▶ [Action requise]:
Recopiez intégralement et sans la moindre modification le texte ci-dessous sur la mise en espace à l'opéra, s'il vous plaît.

▶ [Texte extrait]:

§ §

Une version « mise en espace » qui se rapproche, en l’occurrence, d’une version scénique
Dans l’art lyrique on distingue traditionnellement trois formats de représentation : la version scénique, la version de concert et, entre les deux, la « mise en espace » : catégorie plus floue et souvent sujette à interprétation. La version scénique traditionnelle (avec orchestre en fosse) constitue, à proprement parler, un opéra pleinement monté : décors construits, costumes élaborés, mise en scène pensée dans sa globalité, direction d’acteurs précise à l’image d’un spectacle théâtral abouti. À l’opposé se situe la version de concert avec l’orchestre sur scène, les solistes en tenue de ville ou de soirée, chantant devant un pupitre, sans véritable incarnation dramatique ni déplacements construits : la musique y domine l’ensemble, l’action dramatique étant réduite à son expression minimale.

Reste la « mise en espace », notion beaucoup plus floue et qui sert souvent de fourre-tout. Celle-ci peut aller d’une simple version de concert dans un cadre sommairement « habillée » – quelques déplacements, un éclairage plus suggestif – jusqu’à une « semi-mise en scène » assez élaborée, proche du spectacle lyrique complet, mais sans en assumer tous les attributs (costumes se rapportant à l’époque considérée, machinerie complexe, accessoires, etc.)
En l’occurrence, à Monte-Carlo, pour l’ouverture de la saison lyrique 2025-2026, Le Vaisseau fantôme (pour une représentation unique) dans la vaste Salle des Princes du Grimaldi Forum , la mise en espace annoncée (bien plus ambitieuse que ce que cette appellation laisse parfois supposer) bénéficiait d’une structure scénique construite, avec plusieurs niveaux, des escaliers, des plans inclinés, ainsi qu’une projection d’images continue tenant lieu de décor mouvant : autant d’éléments qui installaient une dramaturgie visuelle allant à l’essentiel.

§ §

▶ [Données d'entrée]:

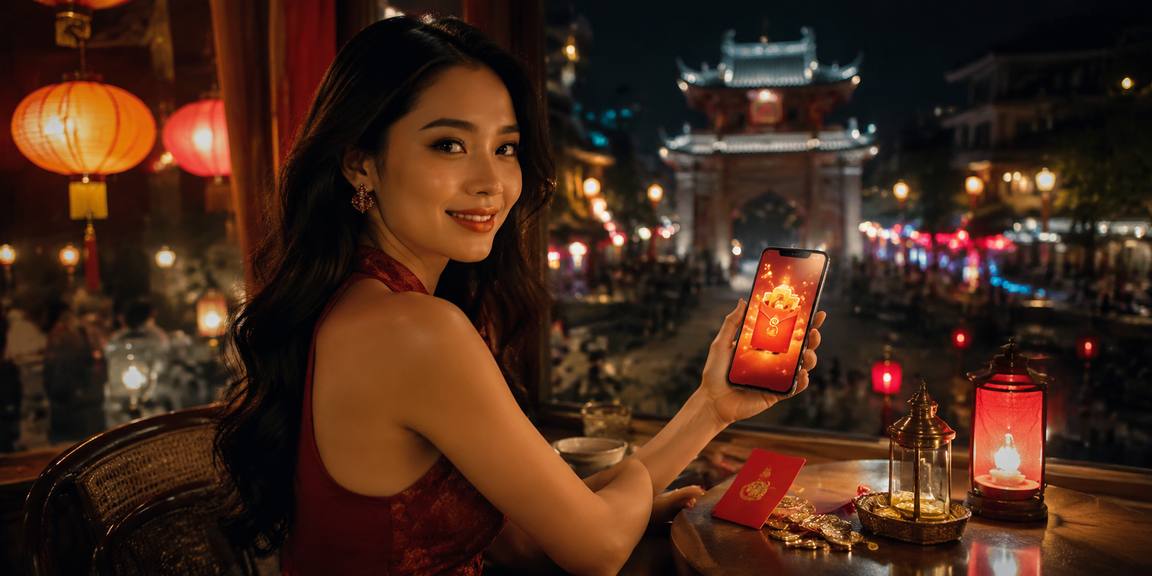 q8888 Dùng ứng dụng q8888 ngay trên điện thoại của bạn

§ §

▶ [Réponse finale]:
Une version « mise en espace » qui se rapproche, en l’occurrence, d’une version scénique
Dans l’art lyrique on distingue traditionnellement trois formats de représentation : la version scénique, la version de concert et, entre les deux, la « mise en espace » : catégorie plus floue et souvent sujette à interprétation. La version scénique traditionnelle (avec orchestre en fosse) constitue, à proprement parler, un opéra pleinement monté : décors construits, costumes élaborés, mise en scène pensée dans sa globalité, direction d’acteurs précise à l’image d’un spectacle théâtral abouti. À l’opposé se situe la version de concert avec l’orchestre sur scène, les solistes en tenue de ville ou de soirée, chantant devant un pupitre, sans véritable incarnation dramatique ni déplacements construits : la musique y domine l’ensemble, l’action dramatique étant réduite à son expression minimale.

Reste la « mise en espace », notion beaucoup plus floue et qui sert souvent de fourre-tout. Celle-ci peut aller d’une simple version de concert dans un cadre sommairement « habillée » – quelques déplacements, un éclairage plus suggestif – jusqu’à une « semi-mise en scène » assez élaborée, proche du spectacle lyrique complet, mais sans en assumer tous les attributs (costumes se rapportant à l’époque considérée, machinerie complexe, accessoires, etc.)
En l’occurrence, à Monte-Carlo, pour l’ouverture de la saison lyrique 2025-2026, Le Vaisseau fantôme (pour une représentation unique) dans la vaste Salle des Princes du Grimaldi Forum , la mise en espace annoncée (bien plus ambitieuse que ce que cette appellation laisse parfois supposer) bénéficiait d’une structure scénique construite, avec plusieurs niveaux, des escaliers, des plans inclinés, ainsi qu’une projection d’images continue tenant lieu de décor mouvant : autant d’éléments qui installaient une dramaturgie visuelle allant à l’essentiel.